Sens. Chuck Hagel of Nebraska and Olympia Snowe of Maine echoed concerns raised by Arlen Specter, R-Pa., chairman of the Senate Judiciary Committee, who has promised hearings in the new year.
“There’s going to be a great national debate on this subject,” Specter told reporters Tuesday, while emphasizing concerns over the White House’s legal arguments in support of the program.
The hearings, possibly in several committees, would take place at the beginning of a midterm election year during which the prosecution of the Iraq war is also likely to figure prominently in key House and Senate races.
Hagel and Snowe joined three Democratic colleagues – Dianne Feinstein, D-Calif., Carl Levin, D-Mich., and Ron Wyden, D-Ore. – in calling for a joint investigation by the Senate’s Judiciary and Intelligence panels into the classified program.
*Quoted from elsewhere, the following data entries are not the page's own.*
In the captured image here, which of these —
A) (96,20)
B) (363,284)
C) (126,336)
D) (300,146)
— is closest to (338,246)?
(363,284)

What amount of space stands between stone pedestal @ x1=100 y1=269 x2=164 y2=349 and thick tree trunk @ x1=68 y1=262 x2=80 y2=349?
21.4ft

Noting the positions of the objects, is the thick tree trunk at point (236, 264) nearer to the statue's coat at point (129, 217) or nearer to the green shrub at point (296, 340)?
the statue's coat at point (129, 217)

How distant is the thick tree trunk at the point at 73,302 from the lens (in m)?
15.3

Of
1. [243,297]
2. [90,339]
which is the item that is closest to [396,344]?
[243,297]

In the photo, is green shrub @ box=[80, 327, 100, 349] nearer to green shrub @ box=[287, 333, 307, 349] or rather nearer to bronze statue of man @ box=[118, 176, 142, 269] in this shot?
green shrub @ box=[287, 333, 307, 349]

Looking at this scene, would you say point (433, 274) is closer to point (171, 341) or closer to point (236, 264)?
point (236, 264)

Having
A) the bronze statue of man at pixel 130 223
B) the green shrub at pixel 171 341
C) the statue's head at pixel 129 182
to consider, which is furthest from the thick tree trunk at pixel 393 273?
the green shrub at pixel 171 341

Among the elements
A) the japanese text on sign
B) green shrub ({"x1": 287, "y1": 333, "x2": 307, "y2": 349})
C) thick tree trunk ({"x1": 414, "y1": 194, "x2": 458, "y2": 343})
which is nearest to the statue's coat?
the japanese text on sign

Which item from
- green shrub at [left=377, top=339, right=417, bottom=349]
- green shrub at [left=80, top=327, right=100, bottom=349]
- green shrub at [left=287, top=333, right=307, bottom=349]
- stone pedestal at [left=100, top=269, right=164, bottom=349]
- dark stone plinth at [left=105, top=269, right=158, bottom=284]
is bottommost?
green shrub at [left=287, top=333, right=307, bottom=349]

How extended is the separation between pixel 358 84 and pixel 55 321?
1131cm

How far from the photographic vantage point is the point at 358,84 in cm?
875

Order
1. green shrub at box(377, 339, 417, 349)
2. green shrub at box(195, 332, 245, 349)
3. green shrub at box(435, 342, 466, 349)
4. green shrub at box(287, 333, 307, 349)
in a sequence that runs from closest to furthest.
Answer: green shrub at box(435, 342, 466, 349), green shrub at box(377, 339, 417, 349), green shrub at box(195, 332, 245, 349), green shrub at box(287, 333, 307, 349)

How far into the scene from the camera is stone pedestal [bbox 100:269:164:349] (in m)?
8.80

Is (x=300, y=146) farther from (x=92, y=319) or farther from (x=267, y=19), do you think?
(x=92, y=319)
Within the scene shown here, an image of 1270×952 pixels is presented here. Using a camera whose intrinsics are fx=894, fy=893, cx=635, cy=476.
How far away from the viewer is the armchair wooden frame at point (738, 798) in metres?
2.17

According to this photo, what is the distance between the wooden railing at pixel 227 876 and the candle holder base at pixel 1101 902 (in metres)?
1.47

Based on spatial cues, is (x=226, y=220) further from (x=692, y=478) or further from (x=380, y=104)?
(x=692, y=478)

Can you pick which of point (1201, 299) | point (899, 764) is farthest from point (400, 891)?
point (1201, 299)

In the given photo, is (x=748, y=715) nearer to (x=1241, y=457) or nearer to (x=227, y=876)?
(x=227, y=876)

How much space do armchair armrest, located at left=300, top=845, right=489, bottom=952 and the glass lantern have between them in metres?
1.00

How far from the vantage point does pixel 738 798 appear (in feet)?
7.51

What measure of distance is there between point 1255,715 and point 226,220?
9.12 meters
The White House continued to insist Tuesday that the classified surveillance program is legal and that key congressional leaders have been informed of the NSA activities since they began shortly after the Sept. 11, 2001, terrorist attacks.
White House spokesman Scott McClellan suggested that the secrecy around the program may prohibit White House cooperation with any congressional investigation. “This is still a highly classified program, and there are details that it’s important not be disclosed,” McClellan said.
Since the program was made public last week by the New York Times, the White House has sparred publicly with key Democrats over whether Congress was fully informed and allowed to conduct oversight of the operation.
The news also spurred considerable debate among federal judges, including some who serve on the secret FISA court. For more than a quarter-century, that court had been seen as the only body that could legally authorize secret surveillance of espionage and terrorism suspects, and only when the Justice Department could show probable cause that its targets were foreign governments or their agents.
Robertson indicated privately to colleagues in recent conversations that he was concerned that information gained from warrantless NSA surveillance could have then been used to obtain FISA warrants.